**What this task involves**
Every entry must appear in the output exactly as it does here.

[Stored items]
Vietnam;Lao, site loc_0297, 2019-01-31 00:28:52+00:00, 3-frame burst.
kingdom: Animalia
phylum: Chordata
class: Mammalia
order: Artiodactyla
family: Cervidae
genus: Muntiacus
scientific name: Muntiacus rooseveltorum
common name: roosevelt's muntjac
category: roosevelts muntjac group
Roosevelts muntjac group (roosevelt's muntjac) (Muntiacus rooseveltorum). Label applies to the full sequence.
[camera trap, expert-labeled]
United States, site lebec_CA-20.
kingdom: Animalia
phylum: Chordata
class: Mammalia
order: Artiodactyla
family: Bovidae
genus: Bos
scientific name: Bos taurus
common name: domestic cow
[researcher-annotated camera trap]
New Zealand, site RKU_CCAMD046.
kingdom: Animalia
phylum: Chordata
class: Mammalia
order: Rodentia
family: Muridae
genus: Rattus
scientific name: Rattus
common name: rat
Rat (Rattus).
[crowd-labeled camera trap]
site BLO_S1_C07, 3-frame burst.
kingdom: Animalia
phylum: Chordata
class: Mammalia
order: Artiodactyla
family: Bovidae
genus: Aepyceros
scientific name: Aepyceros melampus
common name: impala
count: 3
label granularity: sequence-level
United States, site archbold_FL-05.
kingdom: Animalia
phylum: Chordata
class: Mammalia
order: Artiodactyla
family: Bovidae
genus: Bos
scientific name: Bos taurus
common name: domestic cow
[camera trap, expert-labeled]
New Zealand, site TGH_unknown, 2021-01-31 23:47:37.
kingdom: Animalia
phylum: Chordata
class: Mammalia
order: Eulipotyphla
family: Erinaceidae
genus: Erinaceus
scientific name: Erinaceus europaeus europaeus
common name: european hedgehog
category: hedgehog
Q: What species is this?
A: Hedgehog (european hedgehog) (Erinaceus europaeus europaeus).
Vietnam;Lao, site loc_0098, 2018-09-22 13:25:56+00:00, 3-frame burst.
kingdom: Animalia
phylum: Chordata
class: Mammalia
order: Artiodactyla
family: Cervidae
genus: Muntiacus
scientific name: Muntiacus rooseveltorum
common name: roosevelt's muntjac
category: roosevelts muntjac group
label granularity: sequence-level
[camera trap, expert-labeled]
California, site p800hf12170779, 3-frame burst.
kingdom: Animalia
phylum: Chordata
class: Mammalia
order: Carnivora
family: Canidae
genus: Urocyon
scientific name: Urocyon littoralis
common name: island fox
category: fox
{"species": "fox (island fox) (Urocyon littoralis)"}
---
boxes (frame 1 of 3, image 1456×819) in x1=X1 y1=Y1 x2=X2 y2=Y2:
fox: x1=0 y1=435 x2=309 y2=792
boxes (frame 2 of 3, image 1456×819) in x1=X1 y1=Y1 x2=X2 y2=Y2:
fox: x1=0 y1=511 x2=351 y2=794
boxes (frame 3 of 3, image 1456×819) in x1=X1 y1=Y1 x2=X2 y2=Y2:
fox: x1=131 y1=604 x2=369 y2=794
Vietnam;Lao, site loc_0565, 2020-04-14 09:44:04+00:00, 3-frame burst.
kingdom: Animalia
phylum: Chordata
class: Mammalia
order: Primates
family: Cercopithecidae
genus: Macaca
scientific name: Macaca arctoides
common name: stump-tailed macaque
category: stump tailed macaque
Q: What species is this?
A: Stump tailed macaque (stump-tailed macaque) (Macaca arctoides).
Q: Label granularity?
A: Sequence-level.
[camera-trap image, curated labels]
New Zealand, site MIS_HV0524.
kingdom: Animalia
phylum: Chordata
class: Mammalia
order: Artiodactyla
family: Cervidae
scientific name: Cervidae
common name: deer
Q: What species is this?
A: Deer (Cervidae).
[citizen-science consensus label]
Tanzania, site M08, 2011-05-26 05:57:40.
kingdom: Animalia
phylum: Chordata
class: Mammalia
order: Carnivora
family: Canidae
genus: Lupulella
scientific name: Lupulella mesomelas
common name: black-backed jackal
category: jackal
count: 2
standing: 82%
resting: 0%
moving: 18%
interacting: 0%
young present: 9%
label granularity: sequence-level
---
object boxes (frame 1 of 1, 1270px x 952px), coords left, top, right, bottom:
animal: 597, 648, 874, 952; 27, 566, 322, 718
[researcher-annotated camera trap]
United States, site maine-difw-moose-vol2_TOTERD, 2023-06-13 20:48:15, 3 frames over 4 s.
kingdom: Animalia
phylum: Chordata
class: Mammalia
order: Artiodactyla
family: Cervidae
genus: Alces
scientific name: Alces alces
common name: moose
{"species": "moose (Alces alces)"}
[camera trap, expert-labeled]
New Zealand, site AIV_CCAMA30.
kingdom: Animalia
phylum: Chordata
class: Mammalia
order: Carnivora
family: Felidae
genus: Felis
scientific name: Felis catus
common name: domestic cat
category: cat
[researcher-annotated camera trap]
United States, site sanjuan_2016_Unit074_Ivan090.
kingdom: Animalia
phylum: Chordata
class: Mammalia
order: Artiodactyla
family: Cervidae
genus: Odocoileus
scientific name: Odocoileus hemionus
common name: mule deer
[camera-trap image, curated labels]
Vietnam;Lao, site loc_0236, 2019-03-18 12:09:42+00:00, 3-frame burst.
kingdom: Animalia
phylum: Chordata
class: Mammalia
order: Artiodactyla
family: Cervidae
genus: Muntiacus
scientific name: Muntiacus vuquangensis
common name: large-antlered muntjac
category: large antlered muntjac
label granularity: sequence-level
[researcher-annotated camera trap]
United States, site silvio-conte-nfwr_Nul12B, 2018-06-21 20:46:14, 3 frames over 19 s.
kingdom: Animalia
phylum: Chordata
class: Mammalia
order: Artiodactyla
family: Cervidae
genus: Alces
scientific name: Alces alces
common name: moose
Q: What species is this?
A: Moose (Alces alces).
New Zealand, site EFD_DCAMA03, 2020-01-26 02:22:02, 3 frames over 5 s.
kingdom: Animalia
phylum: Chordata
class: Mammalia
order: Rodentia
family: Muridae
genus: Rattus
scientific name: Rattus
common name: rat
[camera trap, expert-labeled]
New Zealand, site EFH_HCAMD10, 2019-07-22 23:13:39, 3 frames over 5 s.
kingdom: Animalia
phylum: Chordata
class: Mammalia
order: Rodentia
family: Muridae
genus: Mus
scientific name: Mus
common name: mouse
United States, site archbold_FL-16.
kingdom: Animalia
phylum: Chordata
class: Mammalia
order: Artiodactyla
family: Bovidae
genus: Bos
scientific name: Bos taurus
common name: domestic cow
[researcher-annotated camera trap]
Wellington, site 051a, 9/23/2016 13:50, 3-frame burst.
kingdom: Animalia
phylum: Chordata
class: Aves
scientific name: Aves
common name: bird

**Exercise solution**
Vietnam;Lao, site loc_0297, 2019-01-31 00:28:52+00:00, 3-frame burst.
kingdom: Animalia
phylum: Chordata
class: Mammalia
order: Artiodactyla
family: Cervidae
genus: Muntiacus
scientific name: Muntiacus rooseveltorum
common name: roosevelt's muntjac
category: roosevelts muntjac group
Roosevelts muntjac group (roosevelt's muntjac) (Muntiacus rooseveltorum). Label applies to the full sequence.
[camera trap, expert-labeled]
United States, site lebec_CA-20.
kingdom: Animalia
phylum: Chordata
class: Mammalia
order: Artiodactyla
family: Bovidae
genus: Bos
scientific name: Bos taurus
common name: domestic cow
[researcher-annotated camera trap]
New Zealand, site RKU_CCAMD046.
kingdom: Animalia
phylum: Chordata
class: Mammalia
order: Rodentia
family: Muridae
genus: Rattus
scientific name: Rattus
common name: rat
Rat (Rattus).
[crowd-labeled camera trap]
site BLO_S1_C07, 3-frame burst.
kingdom: Animalia
phylum: Chordata
class: Mammalia
order: Artiodactyla
family: Bovidae
genus: Aepyceros
scientific name: Aepyceros melampus
common name: impala
count: 3
label granularity: sequence-level
United States, site archbold_FL-05.
kingdom: Animalia
phylum: Chordata
class: Mammalia
order: Artiodactyla
family: Bovidae
genus: Bos
scientific name: Bos taurus
common name: domestic cow
[camera trap, expert-labeled]
New Zealand, site TGH_unknown, 2021-01-31 23:47:37.
kingdom: Animalia
phylum: Chordata
class: Mammalia
order: Eulipotyphla
family: Erinaceidae
genus: Erinaceus
scientific name: Erinaceus europaeus europaeus
common name: european hedgehog
category: hedgehog
Q: What species is this?
A: Hedgehog (european hedgehog) (Erinaceus europaeus europaeus).
Vietnam;Lao, site loc_0098, 2018-09-22 13:25:56+00:00, 3-frame burst.
kingdom: Animalia
phylum: Chordata
class: Mammalia
order: Artiodactyla
family: Cervidae
genus: Muntiacus
scientific name: Muntiacus rooseveltorum
common name: roosevelt's muntjac
category: roosevelts muntjac group
label granularity: sequence-level
[camera trap, expert-labeled]
California, site p800hf12170779, 3-frame burst.
kingdom: Animalia
phylum: Chordata
class: Mammalia
order: Carnivora
family: Canidae
genus: Urocyon
scientific name: Urocyon littoralis
common name: island fox
category: fox
{"species": "fox (island fox) (Urocyon littoralis)"}
---
boxes (frame 1 of 3, image 1456×819) in x1=X1 y1=Y1 x2=X2 y2=Y2:
fox: x1=0 y1=435 x2=309 y2=792
boxes (frame 2 of 3, image 1456×819) in x1=X1 y1=Y1 x2=X2 y2=Y2:
fox: x1=0 y1=511 x2=351 y2=794
boxes (frame 3 of 3, image 1456×819) in x1=X1 y1=Y1 x2=X2 y2=Y2:
fox: x1=131 y1=604 x2=369 y2=794
Vietnam;Lao, site loc_0565, 2020-04-14 09:44:04+00:00, 3-frame burst.
kingdom: Animalia
phylum: Chordata
class: Mammalia
order: Primates
family: Cercopithecidae
genus: Macaca
scientific name: Macaca arctoides
common name: stump-tailed macaque
category: stump tailed macaque
Q: What species is this?
A: Stump tailed macaque (stump-tailed macaque) (Macaca arctoides).
Q: Label granularity?
A: Sequence-level.
[camera-trap image, curated labels]
New Zealand, site MIS_HV0524.
kingdom: Animalia
phylum: Chordata
class: Mammalia
order: Artiodactyla
family: Cervidae
scientific name: Cervidae
common name: deer
Q: What species is this?
A: Deer (Cervidae).
[citizen-science consensus label]
Tanzania, site M08, 2011-05-26 05:57:40.
kingdom: Animalia
phylum: Chordata
class: Mammalia
order: Carnivora
family: Canidae
genus: Lupulella
scientific name: Lupulella mesomelas
common name: black-backed jackal
category: jackal
count: 2
standing: 82%
resting: 0%
moving: 18%
interacting: 0%
young present: 9%
label granularity: sequence-level
---
object boxes (frame 1 of 1, 1270px x 952px), coords left, top, right, bottom:
animal: 597, 648, 874, 952; 27, 566, 322, 718
[researcher-annotated camera trap]
United States, site maine-difw-moose-vol2_TOTERD, 2023-06-13 20:48:15, 3 frames over 4 s.
kingdom: Animalia
phylum: Chordata
class: Mammalia
order: Artiodactyla
family: Cervidae
genus: Alces
scientific name: Alces alces
common name: moose
{"species": "moose (Alces alces)"}
[camera trap, expert-labeled]
New Zealand, site AIV_CCAMA30.
kingdom: Animalia
phylum: Chordata
class: Mammalia
order: Carnivora
family: Felidae
genus: Felis
scientific name: Felis catus
common name: domestic cat
category: cat
[researcher-annotated camera trap]
United States, site sanjuan_2016_Unit074_Ivan090.
kingdom: Animalia
phylum: Chordata
class: Mammalia
order: Artiodactyla
family: Cervidae
genus: Odocoileus
scientific name: Odocoileus hemionus
common name: mule deer
[camera-trap image, curated labels]
Vietnam;Lao, site loc_0236, 2019-03-18 12:09:42+00:00, 3-frame burst.
kingdom: Animalia
phylum: Chordata
class: Mammalia
order: Artiodactyla
family: Cervidae
genus: Muntiacus
scientific name: Muntiacus vuquangensis
common name: large-antlered muntjac
category: large antlered muntjac
label granularity: sequence-level
[researcher-annotated camera trap]
United States, site silvio-conte-nfwr_Nul12B, 2018-06-21 20:46:14, 3 frames over 19 s.
kingdom: Animalia
phylum: Chordata
class: Mammalia
order: Artiodactyla
family: Cervidae
genus: Alces
scientific name: Alces alces
common name: moose
Q: What species is this?
A: Moose (Alces alces).
New Zealand, site EFD_DCAMA03, 2020-01-26 02:22:02, 3 frames over 5 s.
kingdom: Animalia
phylum: Chordata
class: Mammalia
order: Rodentia
family: Muridae
genus: Rattus
scientific name: Rattus
common name: rat
[camera trap, expert-labeled]
New Zealand, site EFH_HCAMD10, 2019-07-22 23:13:39, 3 frames over 5 s.
kingdom: Animalia
phylum: Chordata
class: Mammalia
order: Rodentia
family: Muridae
genus: Mus
scientific name: Mus
common name: mouse
United States, site archbold_FL-16.
kingdom: Animalia
phylum: Chordata
class: Mammalia
order: Artiodactyla
family: Bovidae
genus: Bos
scientific name: Bos taurus
common name: domestic cow
[researcher-annotated camera trap]
Wellington, site 051a, 9/23/2016 13:50, 3-frame burst.
kingdom: Animalia
phylum: Chordata
class: Aves
scientific name: Aves
common name: bird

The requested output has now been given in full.